Finding outliers in the eCommerce sample data

edit

Finding outliers in the eCommerce sample data

edit

This functionality is in beta and is subject to change. The design and code is less mature than official GA features and is being provided as-is with no warranties. Beta features are not subject to the support SLA of official GA features.

The goal of outlier detection is to find the most unusual documents in an index. Let’s try to detect unusual customer behavior in the eCommerce sample data set.

Obtain a license that includes the machine learning features.

By default, when you install Elastic Stack products, they apply basic licenses with no expiration dates. To view your license in Kibana, go to Management and click License Management.

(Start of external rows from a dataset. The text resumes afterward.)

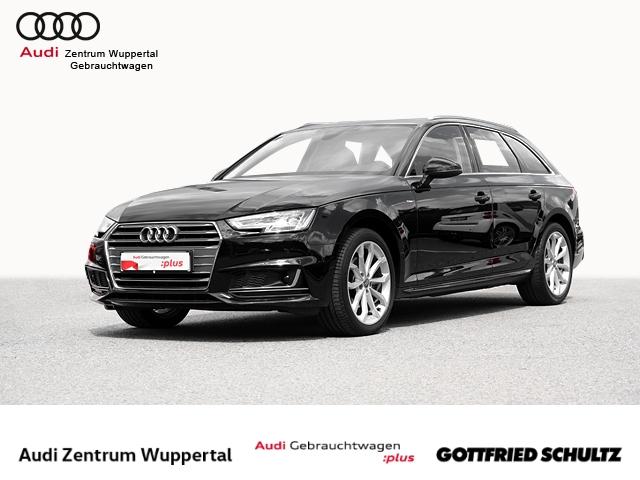 Audi A4 Avant 2.0TDI 2X S-LINE ACC PANO VIRTUAL LED CONNECT NAV SHZ PDC VO HI FSE 18ZOLL Sport, Jahr 2018, Diesel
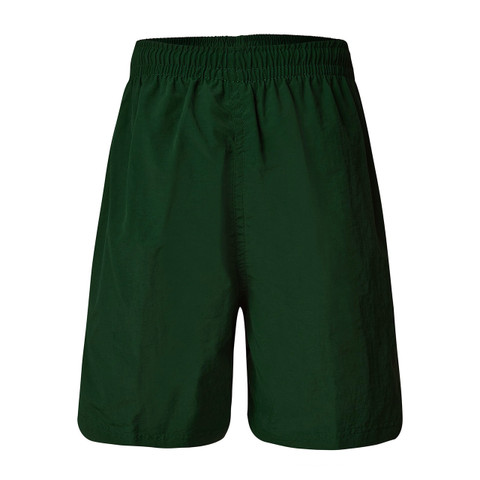 Sport Shorts Kids Taslon - Bottle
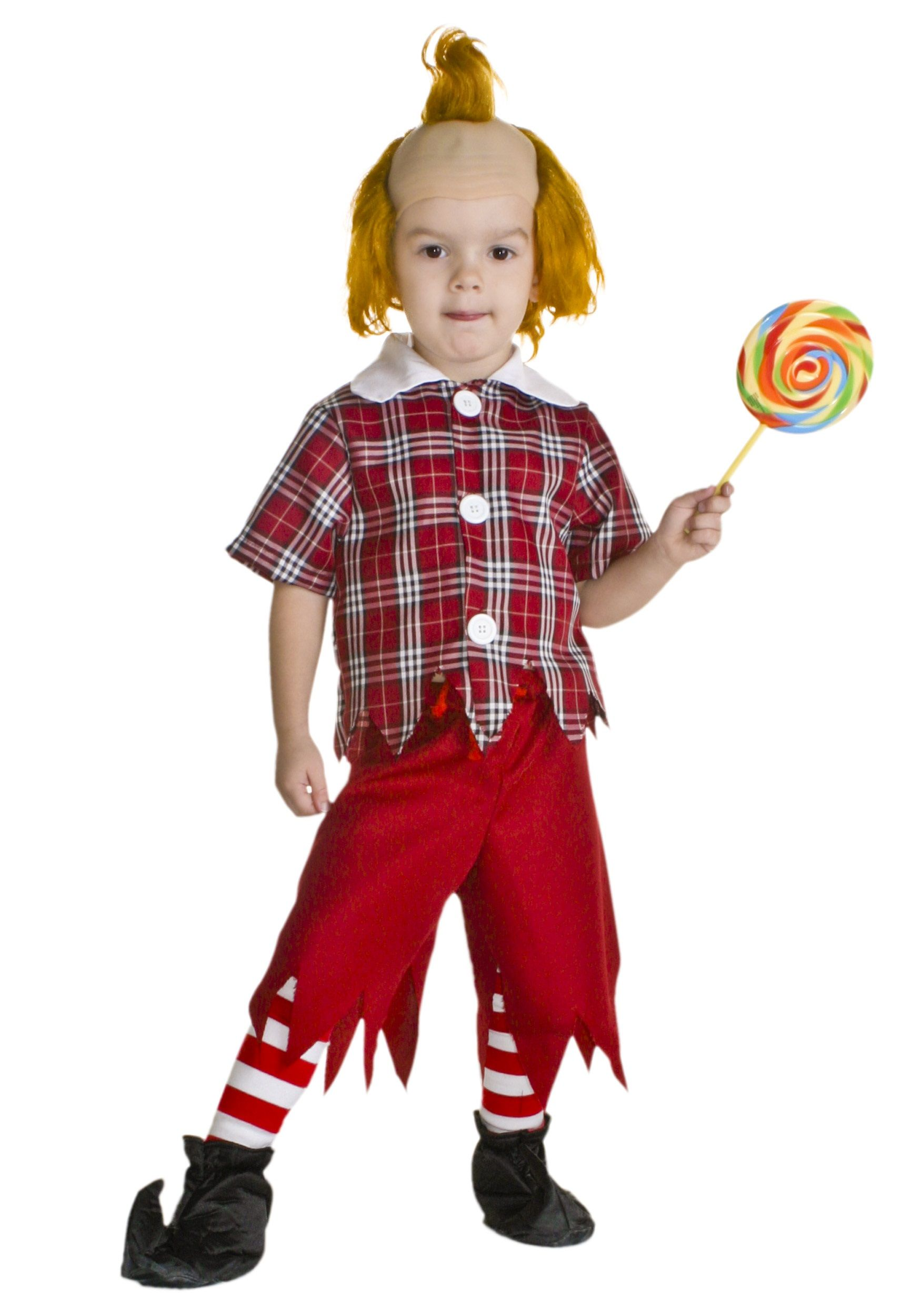 Toddler Red Munchkin Costume | Munchkin costume, Costumes and ...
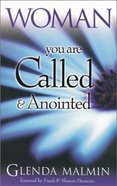 Woman You Are Called & Anointed Paperback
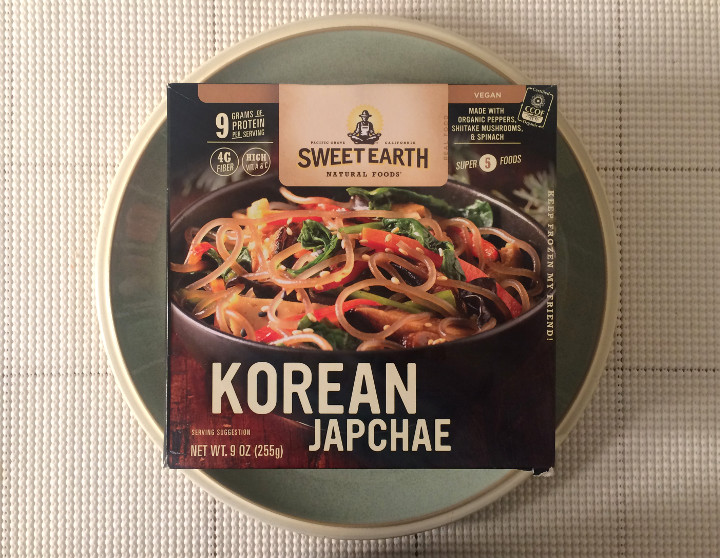 Sweet Earth Korean Japchae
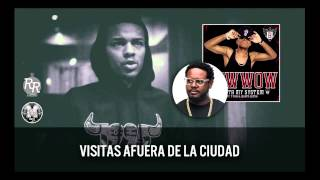 Bow Wow - Outta My System (feat. T-Pain) (Subtitulado En Español)
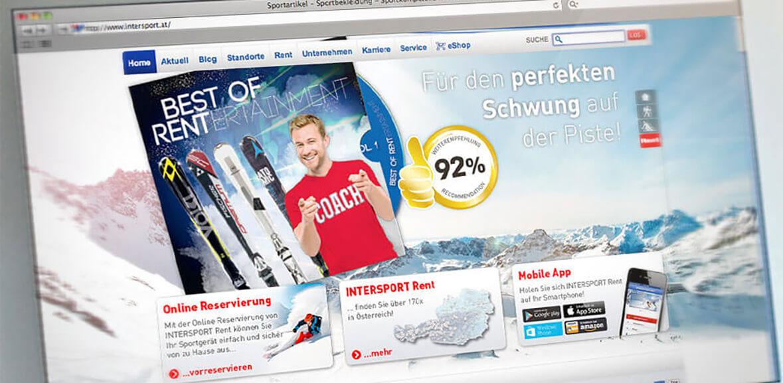 Intersport Best Of Rentertainment Kampagne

For more information about Elastic license levels, see https://www.elastic.co/subscriptions.

You can start a 30-day trial to try out all of the platinum features, including machine learning features. Click Start trial on the License Management page in Kibana.

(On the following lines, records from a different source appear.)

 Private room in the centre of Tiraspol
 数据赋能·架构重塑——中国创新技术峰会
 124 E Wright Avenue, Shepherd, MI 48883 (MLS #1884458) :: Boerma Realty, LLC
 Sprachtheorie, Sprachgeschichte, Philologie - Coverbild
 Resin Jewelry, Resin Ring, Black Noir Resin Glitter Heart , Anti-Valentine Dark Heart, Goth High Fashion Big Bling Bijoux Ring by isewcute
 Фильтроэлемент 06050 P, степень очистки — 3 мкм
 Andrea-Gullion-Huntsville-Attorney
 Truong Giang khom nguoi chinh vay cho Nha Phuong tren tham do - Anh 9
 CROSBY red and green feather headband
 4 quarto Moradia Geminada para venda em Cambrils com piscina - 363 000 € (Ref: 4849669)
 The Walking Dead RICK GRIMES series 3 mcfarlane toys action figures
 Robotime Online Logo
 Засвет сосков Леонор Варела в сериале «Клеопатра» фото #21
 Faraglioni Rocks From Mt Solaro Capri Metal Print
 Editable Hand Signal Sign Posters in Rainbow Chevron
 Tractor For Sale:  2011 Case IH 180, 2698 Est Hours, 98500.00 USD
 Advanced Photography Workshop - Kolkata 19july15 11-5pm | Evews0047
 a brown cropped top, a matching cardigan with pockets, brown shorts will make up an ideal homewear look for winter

If your cluster has already activated a trial license for the current major version, you cannot start a new trial. For example, if you have already activated a trial for v6.0, you cannot start a new trial until v7.0.

At the end of the trial period, the platinum features operate in a degraded mode. You can revert to a basic license, extend the trial, or purchase a subscription.
If the Elasticsearch security features are enabled, obtain a user ID with sufficient privileges to complete these steps.

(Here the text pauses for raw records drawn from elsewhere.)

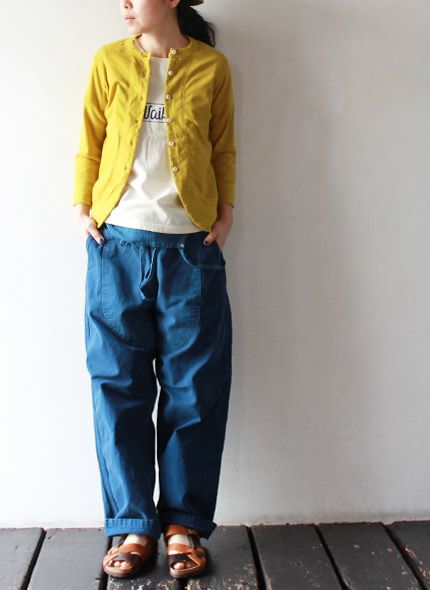 Blue and yellow. takanna.com. nice. could fake, but need cardigan.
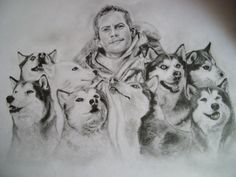 Eight Below--I don't like how they did Jerry but the dogs are amazing!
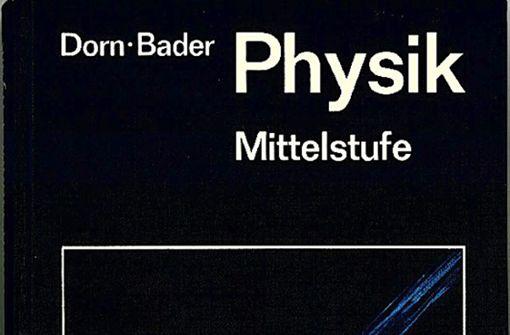 Ein Physiker, der Generationen von Schülern und Lehrern prägte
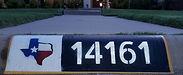 14161 Hopewell 20210713_205327_edited.jpg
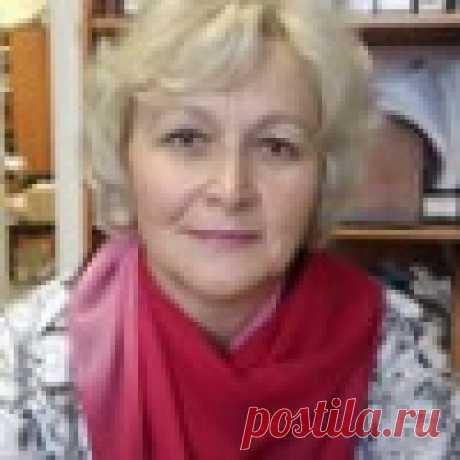 Татьяна Тарабрина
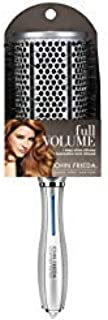 John Frieda Full Volume Large Round Hair Brush Frizz-Ease Tourmaline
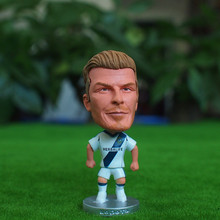Kodoto Classic 6.5 cm Height Football Star Doll LA 23 Beckham Mini Resin Figure White Kit Collections Gift(China)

You need manage_data_frame_transforms cluster privileges to preview and create transforms. Members of the built-in data_frame_transforms_admin role have these privileges.

You must also be a member of the machine_learning_admin built-in role to create and manage data frame analytics jobs.

You also need read and view_index_metadata index privileges on the source indices and read, create_index, and index privileges on the destination indices.

For more information, see Security privileges and Built-in roles.

Create a transform that generates an entity-centric index with numeric or boolean data to analyze.

In this example, we’ll use the eCommerce orders sample data and pivot the data such that we get a new index that contains a sales summary for each customer.

In particular, create a transform that calculates the sum of the products (products.quantity) and the sum of prices (products.taxful_price) in all of the orders, grouped by customer (customer_full_name). Also include a value count aggregation, so that we know how many orders (order_id) exist for each customer.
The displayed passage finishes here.